SOURCE PASSAGE:

☆ ☆ ☆

U$A: Beware Capitalism as well as Fascism

Paul Thomas
4 min readFeb 3, 2017

Often accurately praised as a deft and almost idealizing satire of religion, Kurt Vonnegut’s Cat’s Cradle also can serve as a fictional examination of political science.

Central to the politics of the novel is the fabricated tension among military, government (dictatorship), and religion (Bokononism):

“But people didn’t have to pay as much attention to the awful truth. As the living legend of the cruel tyrant in the city and the gentle holy man in the jungle grew, so, too, did the happiness of the people grow. They were all employed full time as actors in a play they understood, that any human being anywhere could understand and applaud.” (pp. 174–175)

The U.S. has existed for much of its history on a similar tension between democracy and capitalism, but other tensions have been incredibly important also, many of which are as fabricated as the one in San Lorenzo: the U.S. versus [insert foreign country/enemy], capitalism versus communism (McCarthy Era, arms race with Soviet Union).

With the election of Trump, many have raised concerns about the creeping threat of fascism, and then, some have countered that with arguments that Trump is not a fascist threat.

Lost in that debate, I think, is a very real and present danger: Trump is the logical consequence of the manufactured tension between corporate America and “government” (here, well represented by Bokononism).

For much of the existence of the U.S., the ruling elites of corporate America have created a public demon, “Big Government,” and used that mischaracterization of the democratic purposes of government to meet the very narrow needs of business leaders.

While fanning the flames of the general public’s hatred of the evil Big Government, corporate America has remained mostly unscathed, and then, as a result, the rise of Trump may be about fascism, or it may not be, but it is clearly about the ultimate triumph of naked capitalism and the end of democracy, even as weak as democracy has always been.

☆ ☆ ☆

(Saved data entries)
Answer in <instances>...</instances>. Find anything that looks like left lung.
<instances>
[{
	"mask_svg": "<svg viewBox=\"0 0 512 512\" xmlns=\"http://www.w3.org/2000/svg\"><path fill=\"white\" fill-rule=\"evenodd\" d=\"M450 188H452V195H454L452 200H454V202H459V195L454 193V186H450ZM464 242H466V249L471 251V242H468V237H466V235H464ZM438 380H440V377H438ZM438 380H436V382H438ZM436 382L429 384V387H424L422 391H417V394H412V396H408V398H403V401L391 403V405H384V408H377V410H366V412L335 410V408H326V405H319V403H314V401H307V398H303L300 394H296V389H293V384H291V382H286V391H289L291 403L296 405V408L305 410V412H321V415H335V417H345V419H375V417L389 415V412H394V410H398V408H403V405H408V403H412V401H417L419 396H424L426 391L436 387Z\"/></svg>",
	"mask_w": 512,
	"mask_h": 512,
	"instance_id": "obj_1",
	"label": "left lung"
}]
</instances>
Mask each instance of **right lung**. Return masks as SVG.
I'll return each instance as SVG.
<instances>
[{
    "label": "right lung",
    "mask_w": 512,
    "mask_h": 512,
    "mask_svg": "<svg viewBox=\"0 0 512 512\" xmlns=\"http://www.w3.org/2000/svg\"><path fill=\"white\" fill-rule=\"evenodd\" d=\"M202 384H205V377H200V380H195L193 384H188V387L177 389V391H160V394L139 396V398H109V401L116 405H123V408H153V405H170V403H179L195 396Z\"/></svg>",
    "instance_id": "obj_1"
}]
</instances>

☆ ☆ ☆

DIRECTION A: According to the essay on capitalism and fascism, what three forces make up the fabricated tension central to the politics of Cat's Cradle?
DIRECTION B: Continue the essay on capitalism and fascism from its final sentence.

TASK RESPONSE A:
- Military
- Government (dictatorship)
- Religion (Bokononism)

TASK RESPONSE B:
The problem with this is that we are now fully committed to an amoral way of being as a people. The rightful tension between capitalism and democracy, what was essential to our becoming a free and equitable people, depends on the moral imperative of democracy to guide the essentially amoral mechanisms of capitalism.

Government as a moral lever has ended slavery and child labor; has expended voting and marriage to all adults; and has corrected innumerable unethical and abusive elements that were created and sustained by naked capitalism.

Left without a moral barometer, heroine sales would be shaped by market forces to respond to heroine addicts; the same if true of snuff films, and the most abusive forms of pornography.

There is no market that would not be shaped by capitalism in ways that are “right” for that amoral paradigm: heroine priced at the level the market will bear, and so on with snuff films and child pornography.

Without the collective moral imperatives of a people — government — people become mere consumers at the whim of the Invisible Hand — and some become sacrificed along the way (slaves, children, women, etc.).

And here we are: Trump is the embodiment of naked capitalism, in which no moral standards exist, just ratings — the crassest reduction of market forces.

Trump’s administration is not a reality show, but an infomercial on replay, a shitty product that depends on the force of overstated (and false) claims that simply have to convince enough people to buy in to not only survive, but thrive.

But Trump has not caused this ugly erosion of a people; he merely represents who we are.

And who we are is a culture in which millionaire pro athletes enjoy the necessary tension between labor and billionaire owners through unions while the rest of the country sits by after electing Trump who is marshaling in the very real possibility of a national right to work law — a federalization of erasing the necessary tension between labor and owners.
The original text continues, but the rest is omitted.